Sur les conclusions à fin d'injonction :
5. Les motifs du présent jugement impliquent nécessairement qu'il soit enjoint au préfet de la Seine-Saint-Denis ou au préfet territorialement compétent de délivrer à Mme B... un titre de séjour portant la mention " vie privée et familiale ", dans un délai de deux mois à compter de la notification du présent arrêt, sans qu'il y ait lieu d'assortir cette injonction d'une astreinte.
Sur les frais liés à l'instance :
6. Dans les circonstances de l'espèce, il y a lieu de mettre à la charge de l'Etat la somme de 1 200 euros au titre des frais exposés par Mme B... et non compris dans les dépens.
D E C I D E :
Article 1er : Le jugement n° 2210079 du tribunal administratif de Montreuil du 11 avril 2023 et l'arrêté du préfet de la Seine-Saint-Denis du 10 juin 2022 sont annulés.
Article 2 : Il est enjoint au préfet de la Seine-Saint-Denis ou au préfet territorialement compétent de délivrer à Mme B... un titre de séjour portant la mention " vie privée et familiale " dans un délai de deux mois à compter de la notification du présent arrêt.
Article 3 : L'Etat versera à Mme B..., une somme de 1 200 euros au titre de l'article L. 761-1 du code de justice administrative.
Article 4: Le présent arrêt sera notifié à Mme A... B... et au ministre de l'intérieur et des outre-mer.
Copie en sera adressée au préfet de la Seine-Saint-Denis.

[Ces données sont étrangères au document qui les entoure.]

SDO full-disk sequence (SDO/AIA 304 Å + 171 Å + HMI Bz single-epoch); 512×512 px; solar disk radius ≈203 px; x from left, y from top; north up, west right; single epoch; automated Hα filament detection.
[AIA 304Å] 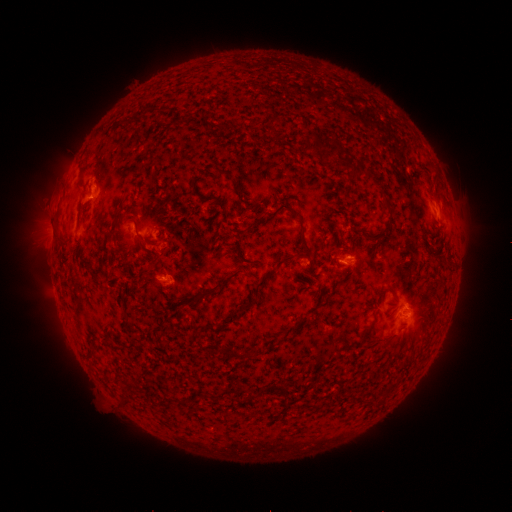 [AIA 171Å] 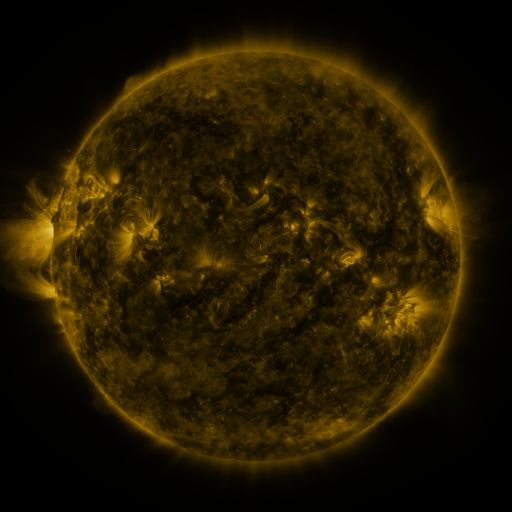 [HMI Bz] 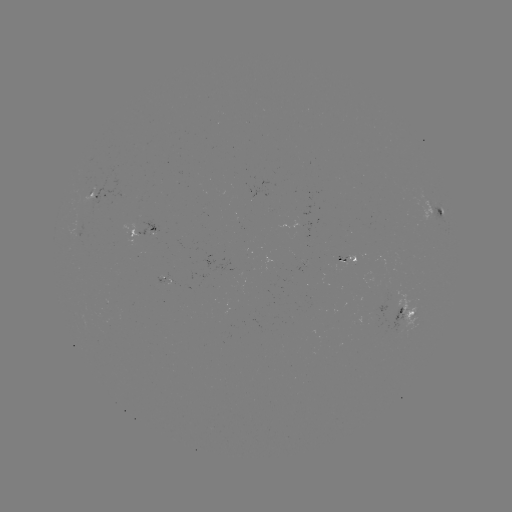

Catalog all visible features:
filament: (140, 112)
filament: (275, 119)
filament: (333, 149)
filament: (359, 168)
filament: (388, 205)
filament: (294, 209)
filament: (263, 217)
filament: (304, 240)
filament: (272, 272)
filament: (250, 305)
filament: (368, 332)
filament: (235, 353)
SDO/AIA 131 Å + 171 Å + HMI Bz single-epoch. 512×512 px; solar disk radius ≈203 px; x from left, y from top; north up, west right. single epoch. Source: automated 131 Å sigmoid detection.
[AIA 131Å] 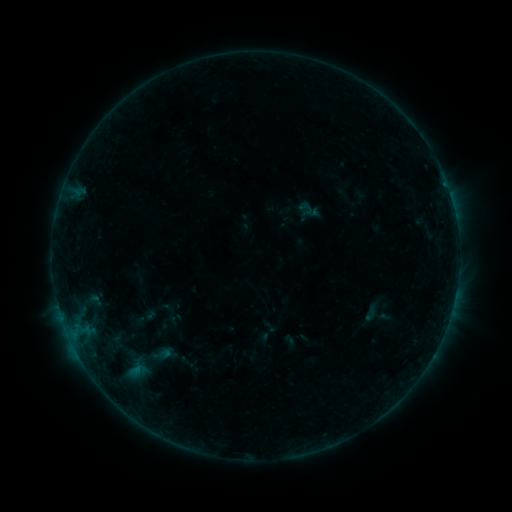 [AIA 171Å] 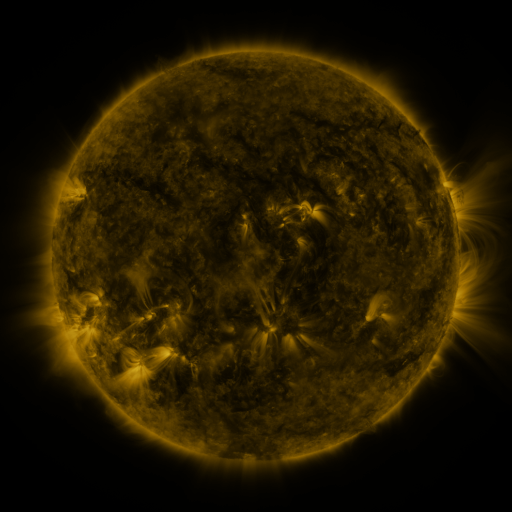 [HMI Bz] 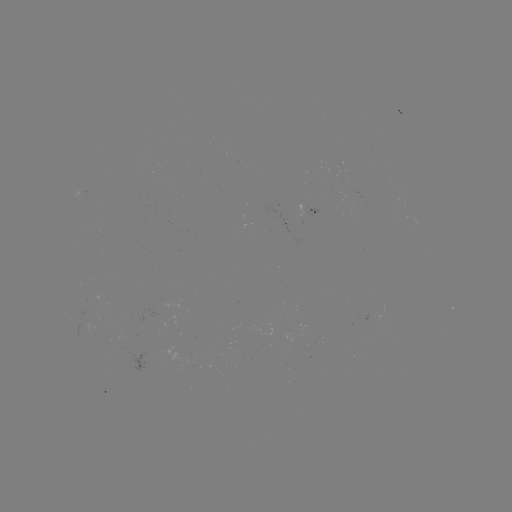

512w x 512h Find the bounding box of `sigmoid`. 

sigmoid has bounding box [296, 199, 316, 217].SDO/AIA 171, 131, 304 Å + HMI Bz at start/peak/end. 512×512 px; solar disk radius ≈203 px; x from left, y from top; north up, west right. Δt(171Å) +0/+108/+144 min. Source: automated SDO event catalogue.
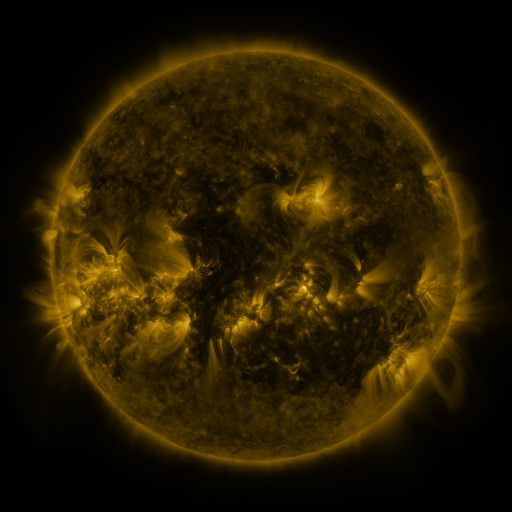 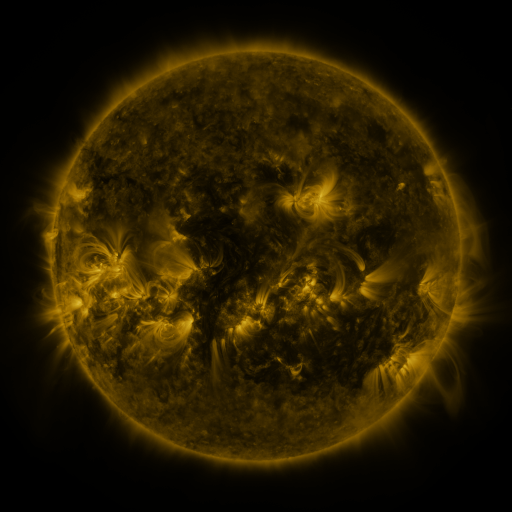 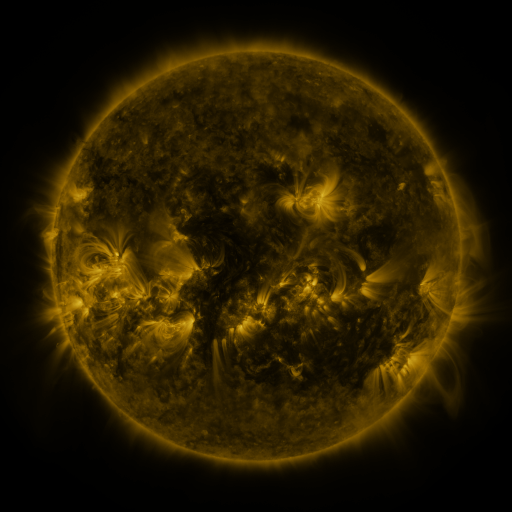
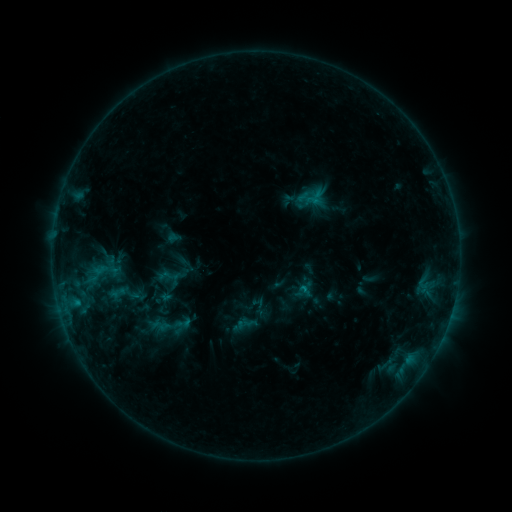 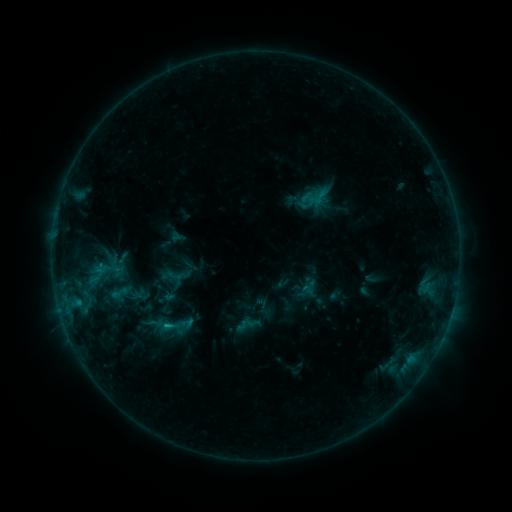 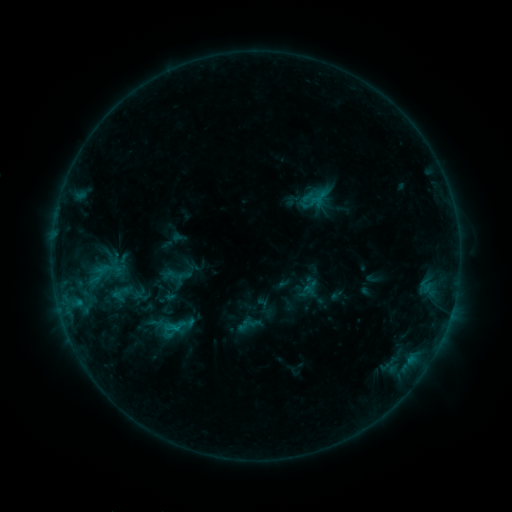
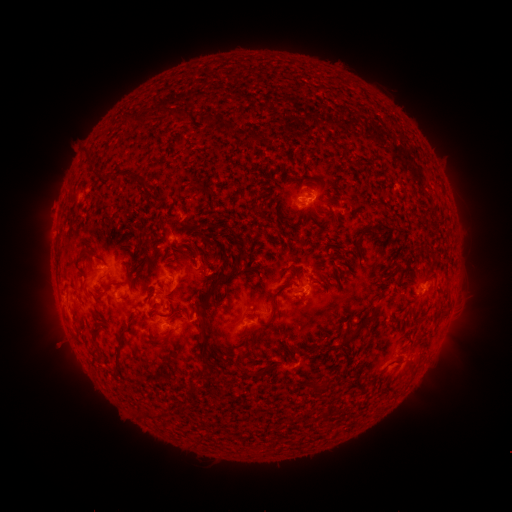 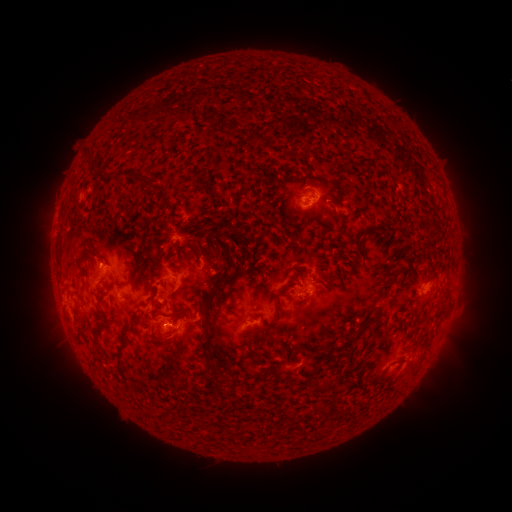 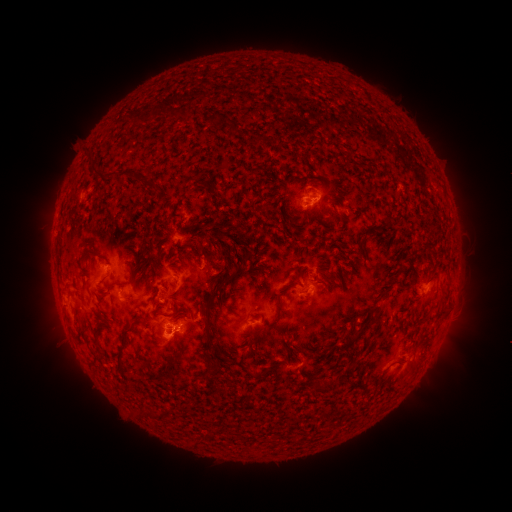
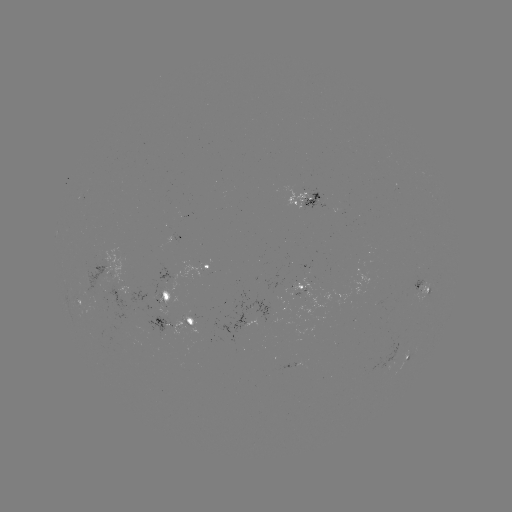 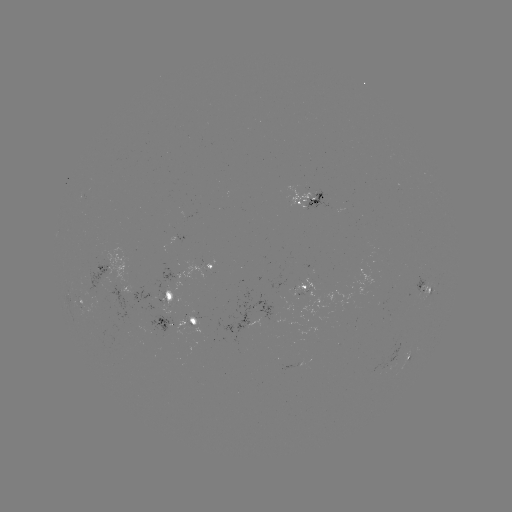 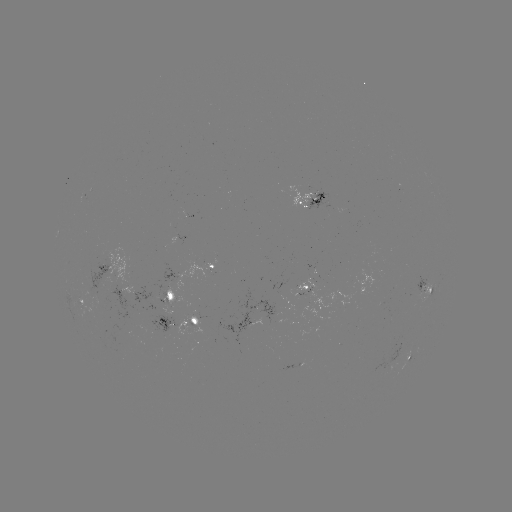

Délibéré après l'audience du 20 octobre 2023, à laquelle siégeaient :
- M. Carrère, président,
- M. Soyez, président assesseur,
- Mme Lorin, première conseillère.
Rendu public par mise à disposition au greffe de la Cour le 10 novembre 2023.
La rapporteure,
C. LORIN
Le président,
S. CARRERE La greffière,
E. LUCE
La République mande et ordonne au ministre de l'intérieur et des outre-mer en ce qui le concerne ou à tous commissaires de justice à ce requis en ce qui concerne les voies de droit commun, contre les parties privées, de pourvoir à l'exécution de la présente décision.